Sì perché Volterra, anzi Velathri nell’idioma nativo, è la più etrusca delle città etrusche, come pensava Guido Piovene; e nasconde qualcosa di magico che ha attratto poeti, scrittori e registi: Carlo Cassola vi ambientò “La ragazza di Bube” (1960) e Luchino Visconti girò qui “Vaghe stelle dell’Orsa” (1964). Ma prima ancora, dopo un soggiorno nel 1909, il Vate Gabriele D’Annunzio scelse Volterra come la scena di “Forse che sì forse che no” e fu proprio lui ad appellare “Ombra della Sera” la notissima statuetta votiva scoperta nel 1737 e destinata a ispirare l’arte di Alberto Giacometti, un riuscito romanzo di Valerio Massimo Manfredi, “Chimaira” (2001) e perfino un singolare sceneggiato giallo andato in onda sulla Rai nel 1975: “Ritratto di donna velata”, interpretato dall’enigmatica Daria Nicolodi, la madre di Asia Argento.
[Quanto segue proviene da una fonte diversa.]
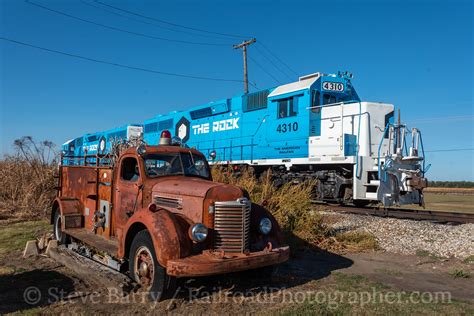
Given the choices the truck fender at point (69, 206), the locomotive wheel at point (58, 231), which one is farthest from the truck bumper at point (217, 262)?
the locomotive wheel at point (58, 231)

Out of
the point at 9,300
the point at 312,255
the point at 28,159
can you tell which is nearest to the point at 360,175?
the point at 312,255

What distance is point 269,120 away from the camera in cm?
1562

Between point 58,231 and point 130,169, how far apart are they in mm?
3188

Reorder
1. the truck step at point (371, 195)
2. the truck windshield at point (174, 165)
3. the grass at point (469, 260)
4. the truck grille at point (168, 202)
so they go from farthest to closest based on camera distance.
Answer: the truck step at point (371, 195) → the grass at point (469, 260) → the truck windshield at point (174, 165) → the truck grille at point (168, 202)

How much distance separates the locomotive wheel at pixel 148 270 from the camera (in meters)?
5.18

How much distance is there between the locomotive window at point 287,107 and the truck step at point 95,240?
8.85 meters

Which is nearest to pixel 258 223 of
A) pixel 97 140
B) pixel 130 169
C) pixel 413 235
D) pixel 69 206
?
pixel 130 169

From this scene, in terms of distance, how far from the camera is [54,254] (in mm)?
7516

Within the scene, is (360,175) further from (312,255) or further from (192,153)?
(192,153)

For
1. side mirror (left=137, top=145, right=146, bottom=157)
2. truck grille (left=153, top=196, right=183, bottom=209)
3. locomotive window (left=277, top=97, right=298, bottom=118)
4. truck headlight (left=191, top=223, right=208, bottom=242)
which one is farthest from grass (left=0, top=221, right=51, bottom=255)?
locomotive window (left=277, top=97, right=298, bottom=118)

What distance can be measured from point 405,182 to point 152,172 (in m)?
8.21

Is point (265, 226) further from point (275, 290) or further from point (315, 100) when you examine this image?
point (315, 100)

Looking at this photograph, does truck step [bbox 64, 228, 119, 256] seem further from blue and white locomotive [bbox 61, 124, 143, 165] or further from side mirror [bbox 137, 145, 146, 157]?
blue and white locomotive [bbox 61, 124, 143, 165]

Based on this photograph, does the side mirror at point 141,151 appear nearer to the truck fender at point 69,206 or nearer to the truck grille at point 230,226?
the truck grille at point 230,226
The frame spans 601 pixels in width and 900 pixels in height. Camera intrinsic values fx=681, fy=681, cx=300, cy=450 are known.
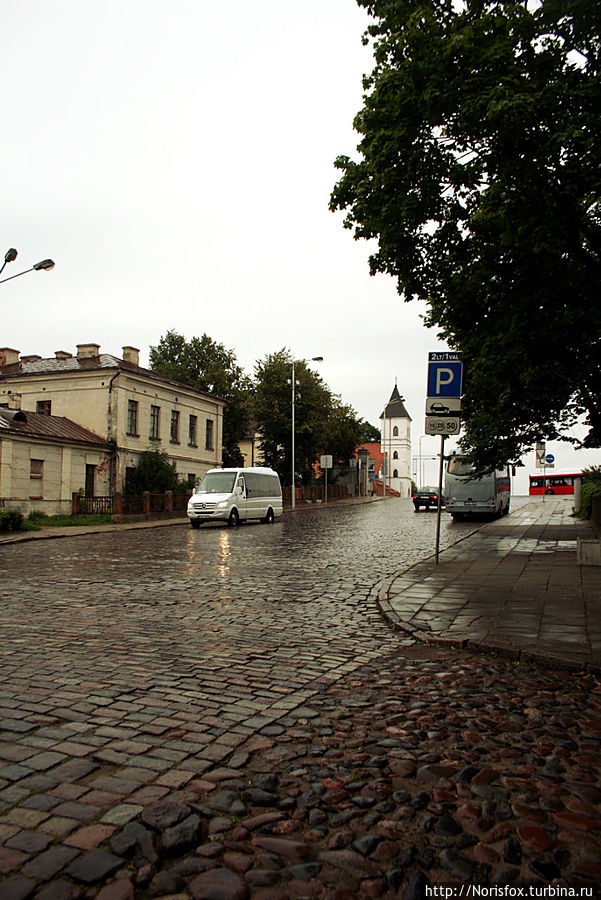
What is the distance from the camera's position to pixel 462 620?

VOLTERRA PARADIGMA ITALIANO
E appunto di enigma e di mistero dobbiamo far cenno in conclusione, per dire che no, non è soltanto volterrana l’eccezionalità di Volterra: è pitagorica, tirrenica e dunque italiana. Per capirlo può essere utile entrare nel Museo Guarnacci, intitolato al settecentesco letterato, archeologo e numismatico volterrano che donò alla città la sua collezione e i suoi libri, dopo averne scritto uno in tre tomi di formidabile valore dedicato al primato tirrenico nella civilizzazione del mondo antico: “Origini italiche o siano memorie istorico-etrusche sopra l’antichissimo regno d’Italia e sopra i di lei primi abitatori nei secoli più remoti” (1767-1772). Che cosa c’è, quindi, di così rilevante nel Museo Etrusco di Volterra? “Un grosso sigillo in terracotta nel quale cinque segmenti di retta, intersecandosi, generano una stella a cinque punte” (G. delle Canne, “Sul Pentalfa pitagorico”, in “Lumen Vitae”, gennaio 1954, p. 35). E’ la Stella d’Italia pitagorica, segnacolo celeste di Venere (Venus Aeterna nostra) e simbolo dell’attuale Repubblica Italiana che ha in Volterra e nella sua Fortuna una manifestazione del proprio Centro spirituale unico e di “un patrimonio culturale unitario che non ha eguali nel mondo”, per ritornare alle felici parole irradiate dal Quirinale.